Concerned with the politics of identity and the ethics of representing the African body, Weeks’ lens flips historical ethnographic photography on its head. Ahead of his solo show at the National Art Gallery of Namibia in August, he discusses the trajectory of this on-going project.
What drew you to shoot the Himba people?
It struck me that how they are usually represented in photographs is very different from the reality I knew. The government promotes them as an unchanging culture to tourists yet their society is evolving all the time. The youth is influenced by globalisation and western media - they own mobile phones - and yet they still have a strong kinship to their own traditions. I spent two years with Himba men who were the same age group as me (18-26), which allowed me to see that they are just like young men of any other culture trying to find a balance between modernity and tradition. For Ovahimba Youth Self-Portraits, I decided that they should take control of the way they are represented and so handed them the shutter release. This mitigated my influence on the final outcome. They expressed themselves in the outfits and poses they chose. Their hairstyle – a single plait – indicates that they are unmarried as well as their respected social standing as herdsman.
How did Palm Wine Collectors evolve?
I printed posters of all participants in the self-portraits series and returned to the area last year to try and find everyone and give them their poster.
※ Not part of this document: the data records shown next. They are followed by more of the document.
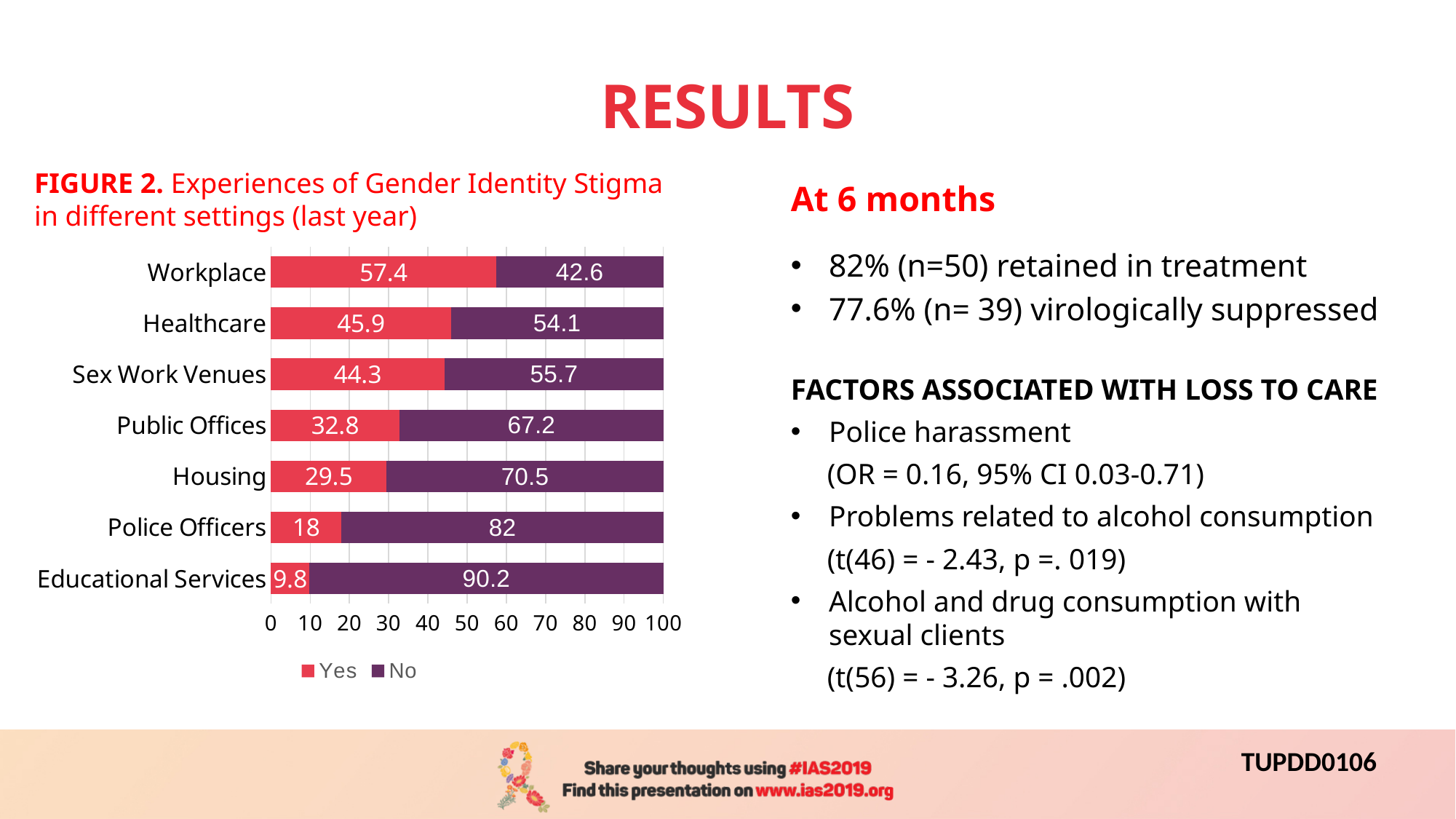
What is the 'Yes' value for Workplace? 57.4 What is the 'No' value for Housing? 70.5 What kind of chart is shown? Stacked bar chart Which setting has the highest 'Yes' value? Workplace What is the total of the stacked bar for Public Offices? 100 How many series does the legend list? 2 What is the 'Yes' value for Educational Services? 9.8 Which colour represents the 'No' series in the chart? Purple Which setting has the lowest 'Yes' value? Educational Services Which is larger: the 'Yes' value for Healthcare or the 'Yes' value for Sex Work Venues? Healthcare What is the difference between the 'No' value for Police Officers and the 'No' value for Public Offices? 14.8 How many settings are shown on the chart? 7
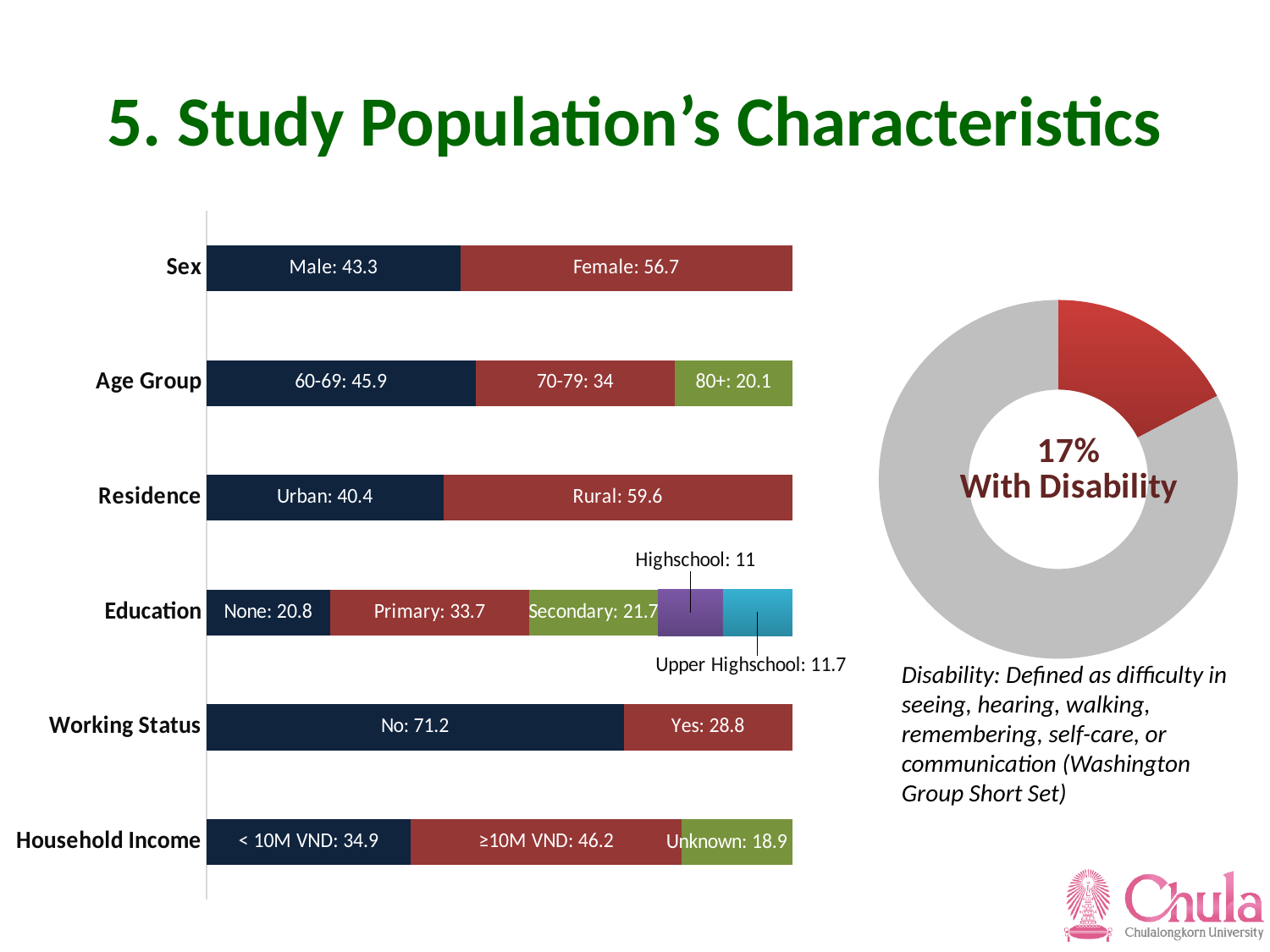
In the stacked bar chart on the left, what is the value for Rural in the Residence bar? 59.6 In the stacked bar chart on the left, which is larger in the Residence bar, Urban or Rural? Rural In the stacked bar chart on the left, what is the value for No in the Working Status bar? 71.2 What kind of chart is the chart on the left of the slide? Stacked bar chart In the donut chart on the right, what share of the study population is shown as having a disability? 17% In the stacked bar chart on the left, what is the value for Male in the Sex bar? 43.3 How many category rows does the stacked bar chart on the left show? 6 In the stacked bar chart on the left, what is the total of the three segments in the Age Group bar? 100 In the stacked bar chart on the left, what is the value for the 80+ segment of the Age Group bar? 20.1 In the stacked bar chart on the left, which segment of the Education bar has the highest value? Primary: 33.7 In the stacked bar chart on the left, what is the difference between the Female and Male values in the Sex bar? 13.4 In the stacked bar chart on the left, what is the value for Unknown in the Household Income bar? 18.9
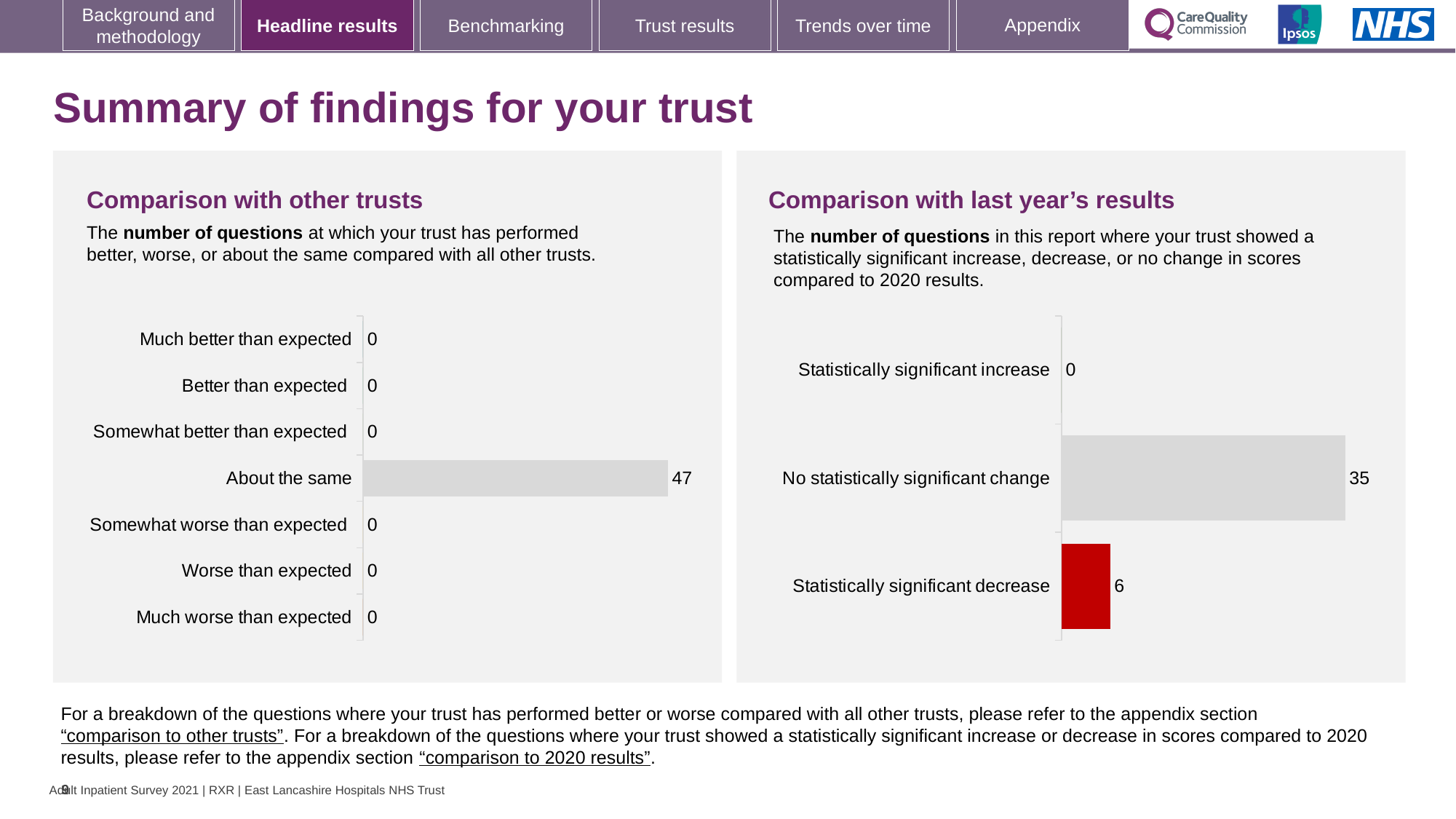
What kind of chart is the 'Comparison with other trusts' chart? Bar chart How many categories are shown in the 'Comparison with other trusts' chart? 7 In the 'Comparison with last year's results' chart, what is the value for 'Statistically significant increase'? 0 In the 'Comparison with last year's results' chart, what is the value for 'Statistically significant decrease'? 6 In the 'Comparison with other trusts' chart, which category has the highest value? About the same In the 'Comparison with last year's results' chart, what is the difference between 'No statistically significant change' and 'Statistically significant decrease'? 29 In the 'Comparison with last year's results' chart, what colour is the bar for 'Statistically significant decrease'? Red In the 'Comparison with other trusts' chart, what is the value for 'Somewhat worse than expected'? 0 How many categories are shown in the 'Comparison with last year's results' chart? 3 In the 'Comparison with other trusts' chart, what is the value for 'About the same'? 47 In the 'Comparison with last year's results' chart, which category has the lowest value? Statistically significant increase In the 'Comparison with last year's results' chart, what is the value for 'No statistically significant change'? 35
I ran into one man who was delighted with his poster and immediately led me to climb a tapped palm and drink with him. I’d never seen it before it struck me as another important facet of their culture.
"The Himba youth is influenced by globalisation
and western media yet they still have a strong
kinship to their own traditions"
How does it taste?
It tastes horrible! The sap rises to the top of the beheaded palm and sits in a carved out hollow that they make in the trunk. It is then left in the sun to ferment into a warm, milky pulp. Men arrive at a palm tree early in the morning, which is when I’d take the portraits, and it transforms into this social space with groups gathered around drinking until well after sunset.
So these palms are a kind of make shift bar?
Yes. There is singing and whistling and getting drunk. But what I also learned is that during the dry season when cattle can’t graze, the Himba move to be near the Kunene River to tap these trees because the wine is an important source of sustenance. It keeps them from going hungry. The activity has gone on for generations. It is now banned by the authorities for nature conservation reasons but one of the chiefs in the area told me that the law is little enforced and they stand strong because they believe it is their right on their ancestral lands.
What are your other current projects?
I’m co-founder of Cape Collective Assist, which provides lighting and digital crews for stills shoots in South Africa. I’m also developing a portrait series in Cape Town with grass cutters and will continue my long-term project in Namibia shooting areas of interest and creating a narrative. I’m becoming interested in merging fact and fiction through photography and building new African identities.